Pas de panique, c'est une urgence

Publié le 01 mai 2006 La rédaction Cadremploi

Tout est planifié : les réunions à animer, les rendez-vous à assurer, les reportings à effectuer, les affaires à mener. Tout est parfaitement coordonné tout au long des semaines à venir. Jusqu'au grain de sable : l'imprévu qui fait s'écrouler le bel édifice.

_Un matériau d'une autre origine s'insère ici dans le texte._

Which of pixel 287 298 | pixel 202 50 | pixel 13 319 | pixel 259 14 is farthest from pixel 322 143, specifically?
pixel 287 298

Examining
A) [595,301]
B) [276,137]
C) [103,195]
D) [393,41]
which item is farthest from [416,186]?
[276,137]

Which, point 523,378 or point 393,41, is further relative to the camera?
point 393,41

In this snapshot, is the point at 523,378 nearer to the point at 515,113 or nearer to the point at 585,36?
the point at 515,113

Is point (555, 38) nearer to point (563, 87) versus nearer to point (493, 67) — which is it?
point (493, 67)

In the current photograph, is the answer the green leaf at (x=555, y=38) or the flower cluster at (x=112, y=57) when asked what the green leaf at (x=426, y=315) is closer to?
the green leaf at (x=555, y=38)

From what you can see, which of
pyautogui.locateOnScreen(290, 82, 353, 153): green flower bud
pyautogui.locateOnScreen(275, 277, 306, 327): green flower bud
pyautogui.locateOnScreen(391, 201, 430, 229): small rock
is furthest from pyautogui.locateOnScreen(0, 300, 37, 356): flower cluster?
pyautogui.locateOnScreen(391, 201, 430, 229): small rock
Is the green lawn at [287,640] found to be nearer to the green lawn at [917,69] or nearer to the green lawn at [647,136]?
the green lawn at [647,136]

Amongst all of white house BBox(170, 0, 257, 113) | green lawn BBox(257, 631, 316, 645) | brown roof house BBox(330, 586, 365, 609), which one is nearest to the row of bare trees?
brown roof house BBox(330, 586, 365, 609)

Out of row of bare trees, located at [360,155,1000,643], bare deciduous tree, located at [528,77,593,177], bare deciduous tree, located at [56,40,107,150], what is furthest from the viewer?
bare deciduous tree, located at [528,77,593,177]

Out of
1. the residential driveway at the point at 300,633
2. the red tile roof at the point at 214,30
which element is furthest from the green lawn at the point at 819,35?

L'urgence est un facteur de stress

Et vous voilà obligé de travailler dans l'urgence, d'achever un dossier pour hier, de mener à bien un appel d'offres pour tout de suite. Ce rythme de travail qui consiste à gérer l'inopiné, quelques professionnels de l'urgence (médecins, pompiers, policiers) y sont confrontés chaque jour, mais la plupart des salariés ne le pratiquent que rarement. De là, leur difficulté de gérer efficacement ces situations exceptionnelles. De là, également, un surcroît de stress que l'Ifas (Institut français d'action sur le stress) a évalué au cours de son dernier baromètre réalisé pour le magazine Enjeux-Les Echos (1). L'organisme a identifié les périodes de stress dans l'entreprise, et elles correspondent précisément aux pics d'activité et aux actions menées dans l'urgence.

Hiérarchiser l'urgence

Tout cadre confronté à des situations d'urgence doit chercher des solutions pour ne pas se laisser submerger. Il en va de son efficacité bien sûr mais aussi de sa santé. Et c'est un gros travail sur soi-même. Pour commencer, il faut séparer la véritable urgence de celle qui peut attendre. Car ce qui provoque le plus souvent une situation de panique, c'est l'accumulation de petites tâches à effectuer. On ne sait plus ou donner de la tête, car on ne sait plus comment identifier les priorités. Mais c'est bien là le plus difficile : établir un planning de travail hiérarchisé. Nombre de cadres stressés paniquent car, selon eux, tout est urgent. Or, même pour un médecin urgentiste, il y a des priorités, entre les patients dont les soins peuvent attendre et ceux qu'il faut traiter immédiatement. Evidemment, pour faire ce tri, il faut être à même d'établir le bon diagnostic. Et si dans le monde des affaires, la vie d'un homme n'est jamais en jeu, il faut malgré tout être capable de diagnostiquer rigoureusement le traitement à donner à chaque affaire en cours. Formations et ouvrages professionnels consacrés à la gestion du temps vous entraîneront à prendre du recul par rapport à votre quotidien et à acquérir les bons réflexes.

Eviter la routine

Une fois son diagnostic personnel effectué, il va falloir trancher et se concentrer sur la véritable urgence en délaissant le reste. Ce qui signifie que l'on va oublier toutes ses habitudes de travail. Et c'est l'autre grande difficulté de la gestion des urgences : être capable de travailler sans ses repères routiniers. Un cadre qui aura mis en place des process de travail sans les modifier régulièrement risque d'être moins réactif face à l'urgence. Alors, il faut varier les plaisirs, chercher, changer et améliorer ses manières de travailler, seul, et avec son équipe. Mais de manière douce et continuelle, sans en faire une obsession, sans décréter que l'on chamboule tout à chaque semestre, car c'est une autre façon d'instaurer la routine.
De cette façon, le manager aux prises avec une urgence ne paniquera pas et ne risque pas de contaminer ses collaborateurs par son sur-stress.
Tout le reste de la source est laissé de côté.